By exploiting long chain non-covalent interactions using a biomimetic strategy, we have synthesized and characterized a novel platform of optically clear, self-assembling gels for sustained release of drug-containing, nucleic acid (NA) nanoconjugates for ocular drug delivery to the anterior and posterior segments of the eye. Gels contain polycations and polyanions of varying molecular weight with poly(D,L-lactic-co-glycolic acid)-b- poly(ethylene glycol)-b-poly(D,L-lactic-co-glycolic acid) (PLGA-PEG-PLGA) triblock copolymers. For the first time, release has been shown to be finely controlled by number and type of non-covalent interactions leading to release durations over 5 months compared to only 28 day release provided by unmodified gels. Additional gel properties such as the lactic acid (LA) to glycolic acid (GA) ratio, the PLGA/PEG ratio, polymer solution composition, and homopolymer MW and concentration were varied.

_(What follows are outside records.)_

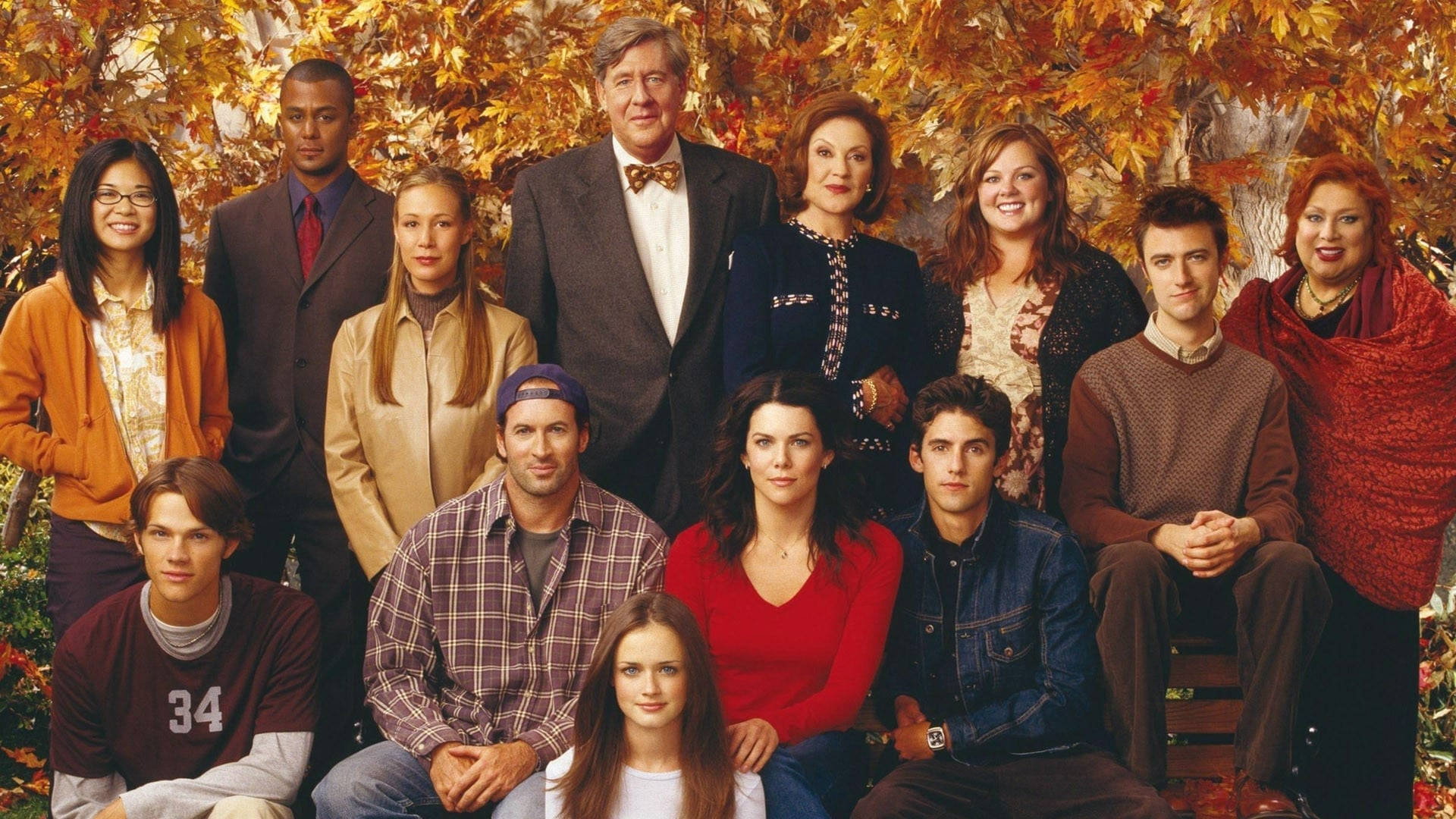 Gilmore Girls, whole cast, autumn leaf backdrop, Full HD Desktop Wallpaper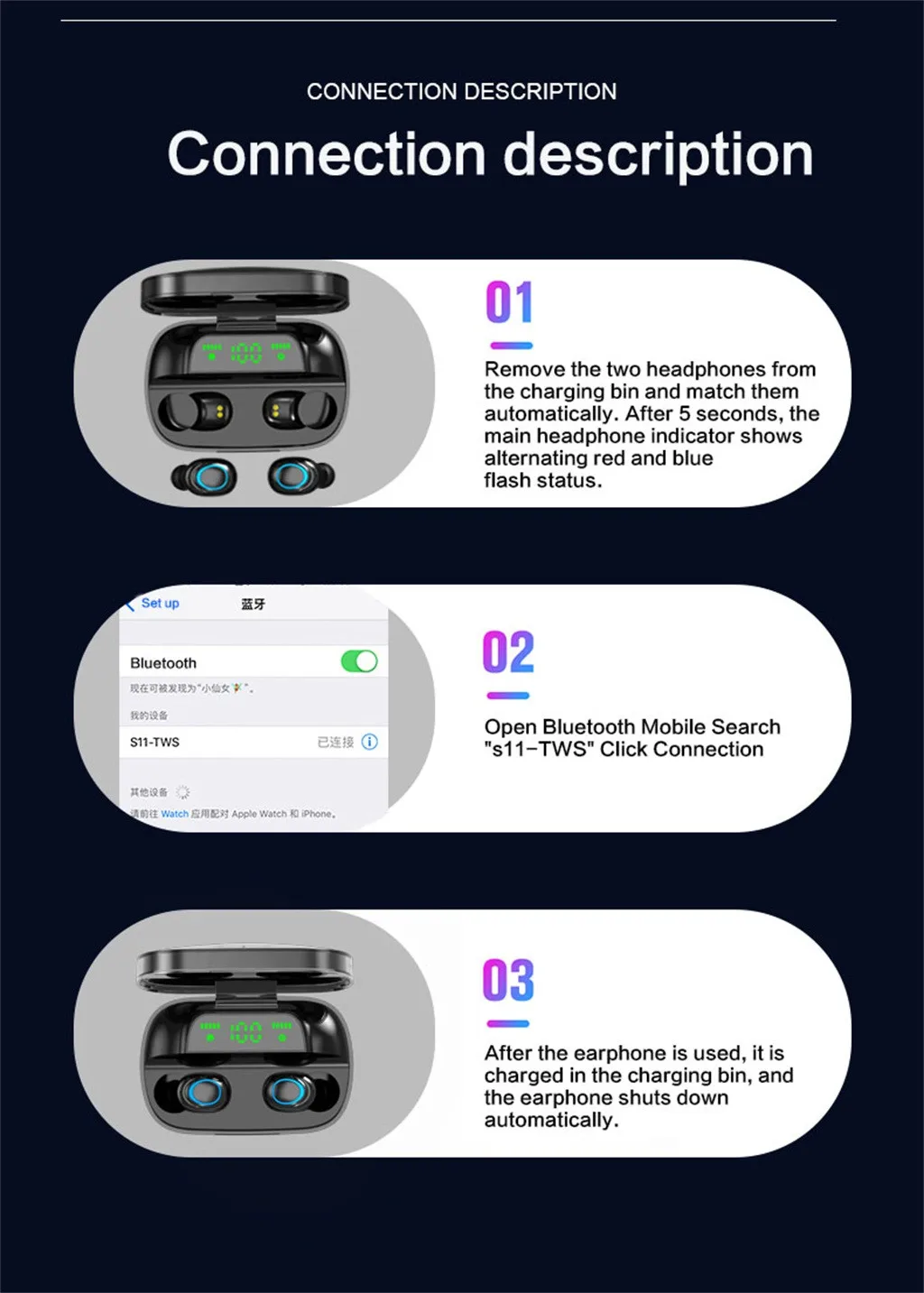 Bluetooth 5 0 гарнитура Беспроводной наушники мини-вкладыши стерео 3500 мАч большой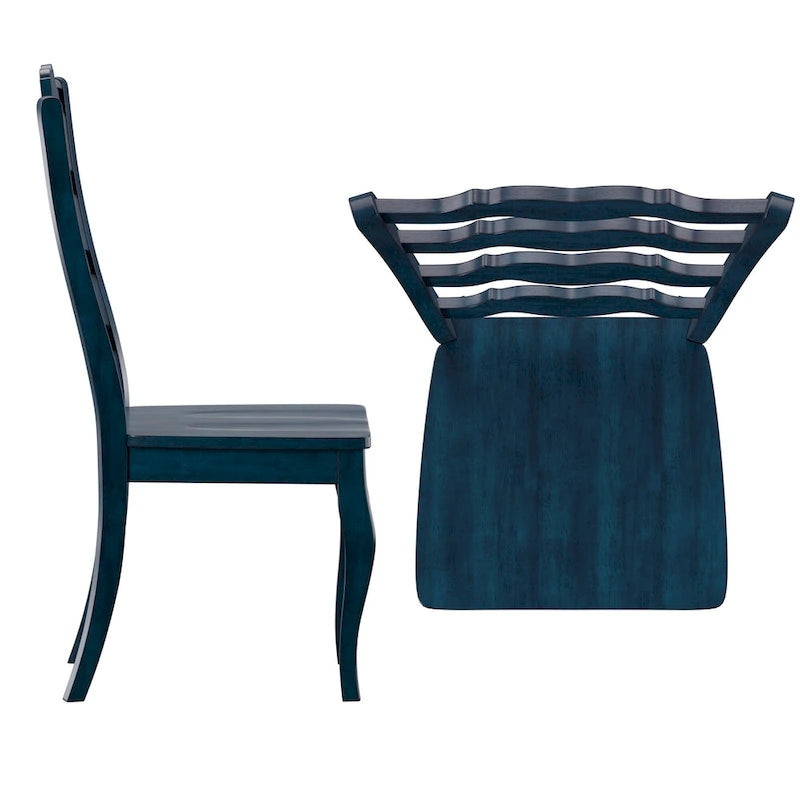 Chaises de salle à manger françaises en bois à dossier échelle (Lot de 2)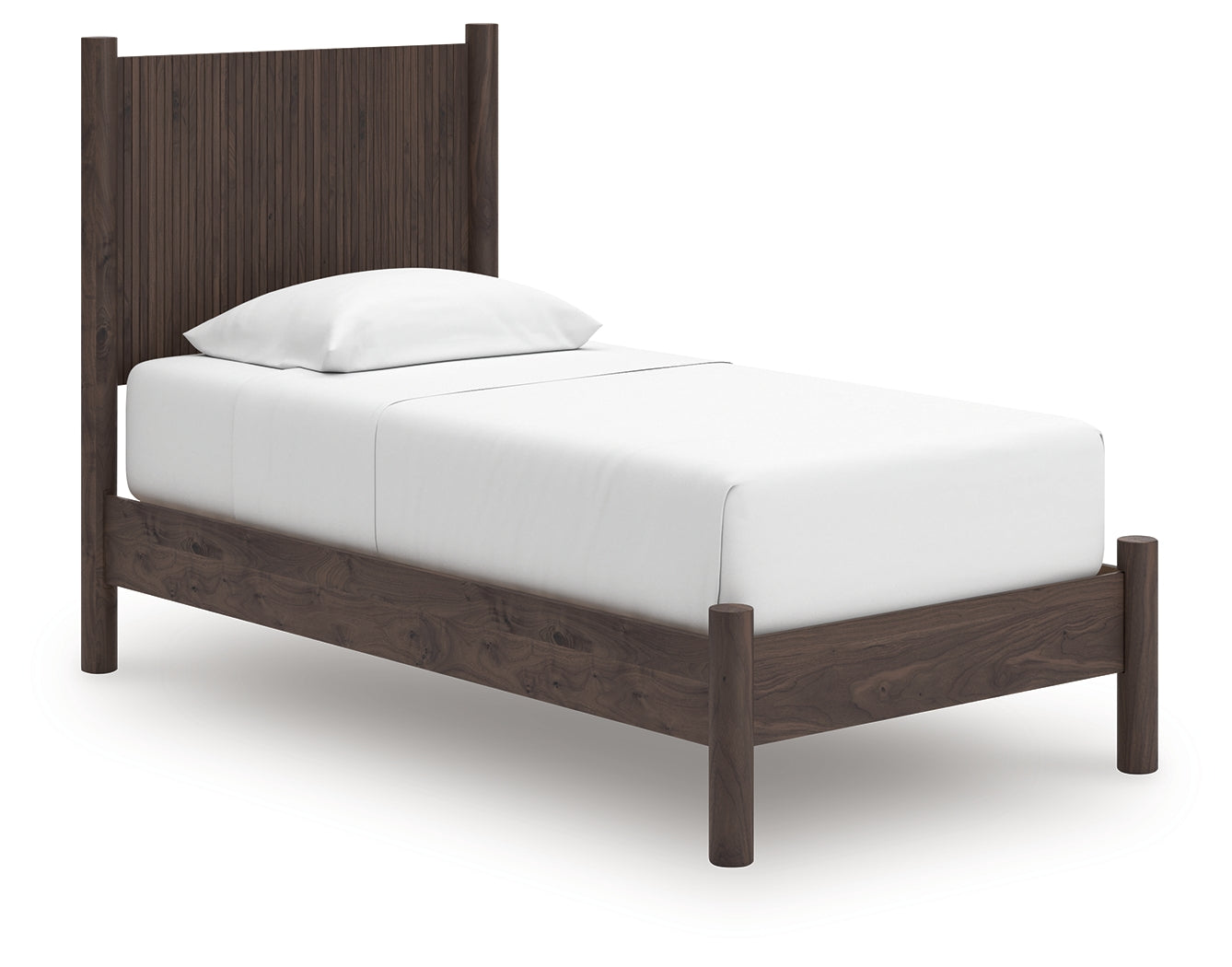 Pamytta Brown Twin Panel Platform Bed, Dresser and Mirror - Ornate Home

Formulations have been tested both in-vitro and in-vivo with groundbreaking results for the prevention of fibrotic ocular diseases such as posterior capsular opacification (PCO) and proliferative vitreoretinopathy (PVR). Extended release of NA nanocarriers specifically targeted and depleted myofibroblasts and their progenitors with greater success than a bolus dose of nanocarriers, preventing PCO and PVR formation with minimal off-target effects. Our findings suggest that extended delivery of these DNA-based nanocarriers can have therapeutically relevant effects in the prevention of PCO and PVR. Moreover, the versatility of this novel gel formulation allows it to be modified to deliver different therapeutic agents and treat a wide array of ocular diseases.
By utilizing new biomaterials, more efficient and efficacious treatment of ocular disease is on the horizon with strong potential to lead to better patient outcomes for preventable and untreated disease.